“They're just scrubs. The women's tunics are much more practical, but yes, your student nurse uniform.” The word lands heavier than I expect. I’ve already decided this for him.
“You know I haven't decided yet.”
“I know.” That's why I hadn't ordered him anything yet.
“Thank you,” he beams at me. “Can I try it on now?”
“Of course.”
He scampers off, clutching more than one set, but he seems happy.
“How is he doing?” I call out to Tree, marching over with my empty mugs.
“Well, I can't fault his enthusiasm.” She smiles. “He's polite and eager, and he actually knows more than Chloe.”
I know. It makes him useful. Trainable.
“Too many episodes of Follow the Vet.” I say it with a chuckle, but a brief worry follows. He knew me by my voice. That's stalker-level obsession.
Or survival. Learning about the person who holds power over you.
It would be just my luck to have kidnapped a stalker and inserted him firmly in the center of my life.
“He flinches a lot. If he gets something wrong, he reacts like he expects to be slapped or something. Nothing dramatic, just a little. You know what I mean?”
“I do.” I’ve seen it before. And here was me thinking he just did it with me because he knew.
“I don't think it was just the dogs suffering in that place.” Some wounds don't show up on scans. Some never heal properly.
At that moment, he steps out of the staff room, smoothing down his scrubs with a nervous action. I can't help but smile at the change. It’s immediate… disturbingly so. He's still a nervous little mouse, but now he doesn't look like a beggar. And the scrub pants make his butt look much better. They give him some shape. I approve. The transformation is immediate. He suddenly looks as if he belongs here. Like he’s always been here.
Like I’ve been missing something without realizing it.
He gives me a coy smile and then a little twirl. The scrub pants hang perfectly on his hips. He shouldn’t move like that in front of me. Not without understanding what it does.
“Very nice,” I give him the compliment he seems to need. “What's stopping you from committing? Tree sings your praises.” I keep my tone neutral, but the question isn’t.
“I'm… well…” he fumbles for a reason to say no. Searching for something that won’t offend me. “I don't want to get in your way.” His voice drops slightly when he says it.
“None of my other nurses are in my way.”
“None of your other nurses are living in your home.”
“We can fix that in time.” I smile too quickly, too certainly.
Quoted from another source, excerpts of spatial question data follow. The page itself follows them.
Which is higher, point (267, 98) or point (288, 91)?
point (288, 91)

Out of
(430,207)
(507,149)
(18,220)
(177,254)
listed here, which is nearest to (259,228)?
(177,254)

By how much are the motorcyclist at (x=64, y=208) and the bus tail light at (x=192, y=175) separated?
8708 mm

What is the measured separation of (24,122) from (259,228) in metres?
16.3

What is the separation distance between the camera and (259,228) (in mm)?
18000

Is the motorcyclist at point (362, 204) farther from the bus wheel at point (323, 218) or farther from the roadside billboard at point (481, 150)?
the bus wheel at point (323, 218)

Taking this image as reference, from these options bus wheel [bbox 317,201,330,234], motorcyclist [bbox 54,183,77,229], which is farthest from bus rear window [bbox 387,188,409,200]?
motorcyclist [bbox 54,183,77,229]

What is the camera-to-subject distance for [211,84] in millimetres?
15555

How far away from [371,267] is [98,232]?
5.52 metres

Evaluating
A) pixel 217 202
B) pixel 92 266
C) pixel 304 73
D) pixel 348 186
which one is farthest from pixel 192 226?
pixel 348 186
I refraining from telling him about the nurses' accommodation upstairs. He's a guy; the live-in nurses are women; it wouldn't be right. He's better off staying at my place. Safer. Contained. Where I can see him.
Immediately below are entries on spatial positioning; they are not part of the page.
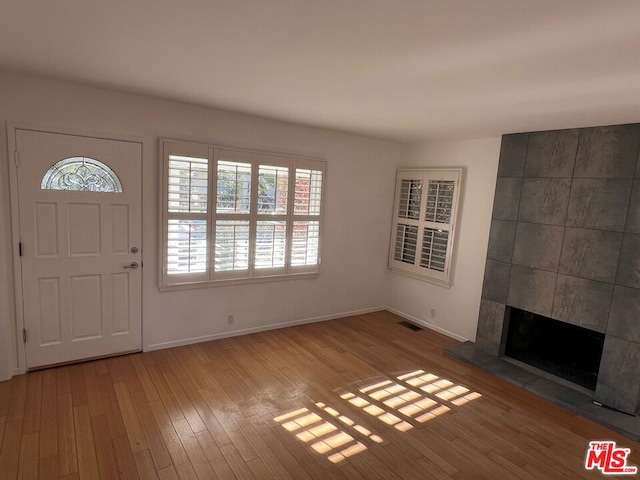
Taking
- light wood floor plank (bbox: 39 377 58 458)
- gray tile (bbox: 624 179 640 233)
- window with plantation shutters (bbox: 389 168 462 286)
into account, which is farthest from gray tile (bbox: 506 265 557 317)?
light wood floor plank (bbox: 39 377 58 458)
“I’ve really enjoyed my morning. Tree is great, and this place is so organized.”
“Talk to the office manager; she'll go over all the important employment stuff.”
There. Now he can stop hedging his bets. I need him to stay so I can keep an eye on him. I tell myself it's caution.
Nothing more. I don’t question why that feels like a lie.
Chapter eighteen
Noah
The practice is so similar to the kennels in some things, and totally different in everything else. It has the same constant noise; barking, padding, the occasional whimper, but it isn’t miserable.